Confrontée aux nouvelles exigences réglementaires, l'entreprise ferroviaire prend les devants. Le groupe a lancé un vaste chantier pour installer 5 000 bornes de recharge sur quatre ans. Ce projet colossal vise à électrifier sa flotte de véhicules de service et de fonction, une réponse directe à la Loi d'Orientation des Mobilités (LOM).
Pourquoi la loi impose-t-elle ce virage électrique ?
Derrière cette accélération se trouve une contrainte légale bien précise : la Loi d’Orientation des Mobilités (LOM). Adoptée en 2019, elle impose un cadre strict aux grandes entreprises françaises pour encourager la transition vers une mobilité électrique.
Les objectifs sont ambitieux d'ici 2030, les sociétés gérant plus de 100 véhicules devront convertir la moitié de leur parc à des modèles à faibles émissions. Ce virage est donc moins un choix qu’une obligation stratégique pour un groupe comme la SNCF, qui doit anticiper pour rester exemplaire.
Quels acteurs pilotent ce déploiement national ?
Pour un projet de cette ampleur, la SNCF ne fait pas cavalier seul. Un partenariat stratégique a été noué avec deux experts du secteur. D'un côté, Eiffage Énergie Systèmes se charge de toute la partie matérielle : conception, installation et maintenance des équipements sur une durée de quatre ans.
De l'autre, la société finlandaise Virta apporte son expertise logicielle pour superviser l'ensemble du réseau pendant six ans. La coordination globale est assurée par SNCF Immobilier, garantissant une répartition claire des rôles et une exécution efficace du plan de déploiement.

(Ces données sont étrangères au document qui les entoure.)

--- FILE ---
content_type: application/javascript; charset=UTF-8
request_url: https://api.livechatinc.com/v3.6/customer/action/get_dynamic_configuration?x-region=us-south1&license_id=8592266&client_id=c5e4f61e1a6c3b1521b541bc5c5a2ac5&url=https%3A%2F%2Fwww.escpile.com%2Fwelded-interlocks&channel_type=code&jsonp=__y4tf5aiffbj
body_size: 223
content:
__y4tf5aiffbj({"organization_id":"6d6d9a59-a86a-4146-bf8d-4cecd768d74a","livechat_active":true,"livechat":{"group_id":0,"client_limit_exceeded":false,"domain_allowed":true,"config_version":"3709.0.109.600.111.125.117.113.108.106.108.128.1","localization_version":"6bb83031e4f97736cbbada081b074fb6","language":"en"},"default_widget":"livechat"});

Comment fonctionnent ces nouvelles bornes au quotidien ?
Le déploiement est déjà une réalité sur le terrain. Plus d'une centaine de points de charge sont déjà opérationnelles, principalement des modèles Alfen Double, et des dizaines d'autres sont en cours d'installation. Ces bornes de recharge sont strictement réservées aux collaborateurs.
L'accès se fait simplement via une application mobile ou un badge dédié. La recharge est gratuite pour les véhicules de service. Sur certains sites, une offre à tarif préférentiel est même proposée pour les véhicules personnels des agents, un avantage non négligeable pour encourager l'adoption de l'électrique à titre individuel.

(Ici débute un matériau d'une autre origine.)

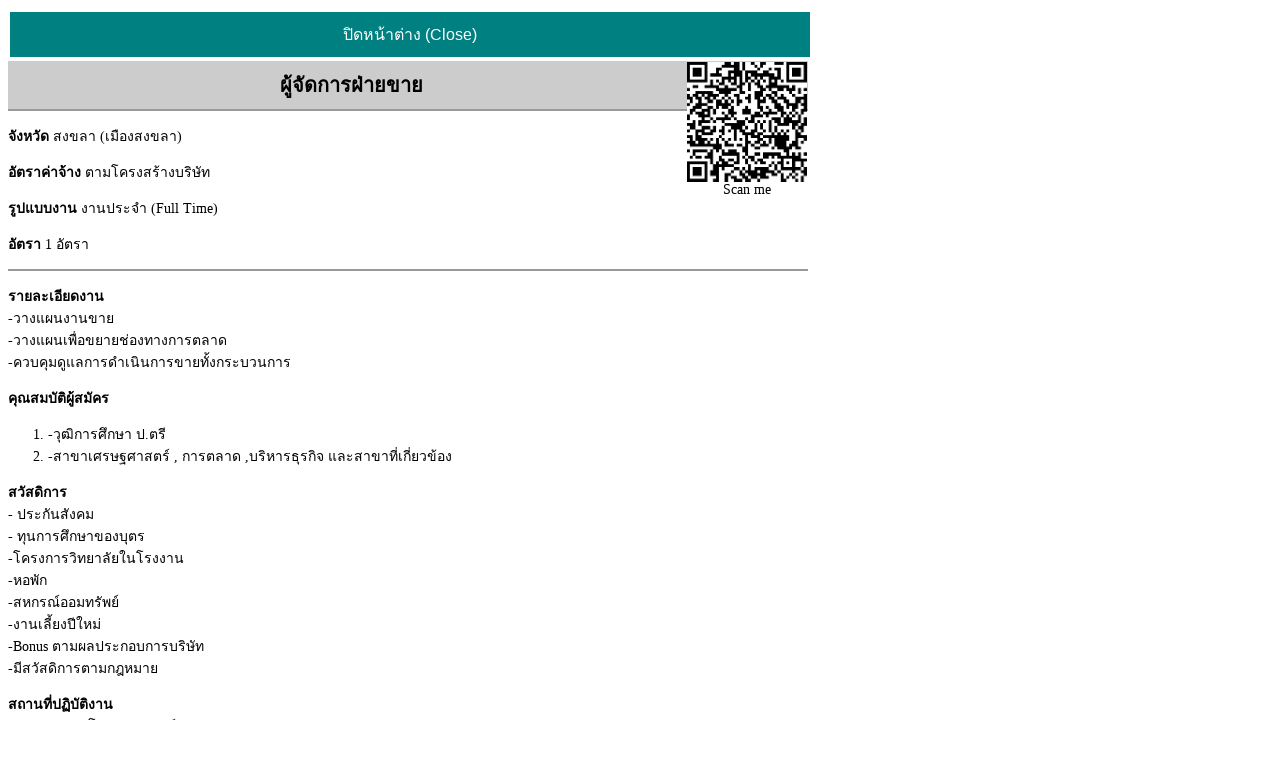

--- FILE ---
content_type: text/html; charset=UTF-8
request_url: https://www.jobth.com/printjob.php?gid=0000848324VNSMQ
body_size: 2573
content:
<HTML>
<HEAD>
<TITLE>JobTH.com พิมพ์เอกสารงาน</TITLE>
<meta name="robots" content="noindex">
<META name="Language" content="thai">
<meta http-equiv="Content-Type" content="text/html; charset=windows-874">
<meta name="viewport" content="width=device-width, initial-scale=1.0">
</HEAD>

Quel est l'impact réel de cette initiative ?
L'installation de 5 000 bornes marque une étape clé dans la décarbonation de la flotte routière de la SNCF. Au-delà de la simple conformité avec la loi LOM, ce projet contribue directement à la réduction des émissions de CO₂ et modernise le parc automobile de l'entreprise.
En facilitant l'usage des véhicules électriques pour ses collaborateurs, la SNCF renforce son image d'acteur engagé dans la mobilité durable. Cette initiative pourrait bien servir de modèle à suivre pour d'autres grands groupes français, tout en ouvrant la voie à l'intégration de technologies de réseau intelligent (smart grid).
Foire Aux Questions (FAQ)
Combien de bornes de recharge la SNCF prévoit-elle d'installer ?

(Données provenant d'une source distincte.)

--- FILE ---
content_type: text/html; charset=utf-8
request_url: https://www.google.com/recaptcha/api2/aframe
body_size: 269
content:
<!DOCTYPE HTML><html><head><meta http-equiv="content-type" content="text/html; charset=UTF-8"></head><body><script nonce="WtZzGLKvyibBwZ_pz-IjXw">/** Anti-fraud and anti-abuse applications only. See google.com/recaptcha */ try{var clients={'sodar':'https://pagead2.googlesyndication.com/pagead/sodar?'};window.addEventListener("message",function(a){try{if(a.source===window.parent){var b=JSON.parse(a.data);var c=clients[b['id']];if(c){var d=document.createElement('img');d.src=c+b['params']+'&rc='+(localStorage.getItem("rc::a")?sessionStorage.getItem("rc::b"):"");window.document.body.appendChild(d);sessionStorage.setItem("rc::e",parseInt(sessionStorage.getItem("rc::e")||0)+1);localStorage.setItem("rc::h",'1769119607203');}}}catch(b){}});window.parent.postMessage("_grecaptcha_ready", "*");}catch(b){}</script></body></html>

Le projet national prévoit le déploiement de 5 000 bornes de recharge sur les différents sites de la SNCF (bâtiments administratifs, technicentres) sur une période de quatre ans.
Ces bornes de recharge sont-elles accessibles au public ?
Non, l'accès à ces équipements est strictement réservé aux collaborateurs de la SNCF. Elles sont destinées en priorité aux véhicules de service et de fonction, et dans certains cas, aux véhicules personnels des agents.
Qui sont les partenaires de la SNCF dans ce projet ?
La SNCF s'est associée à Eiffage Énergie Systèmes pour l'installation et la maintenance matérielle, et à l'entreprise finlandaise Virta pour la supervision logicielle et la gestion du réseau de recharge.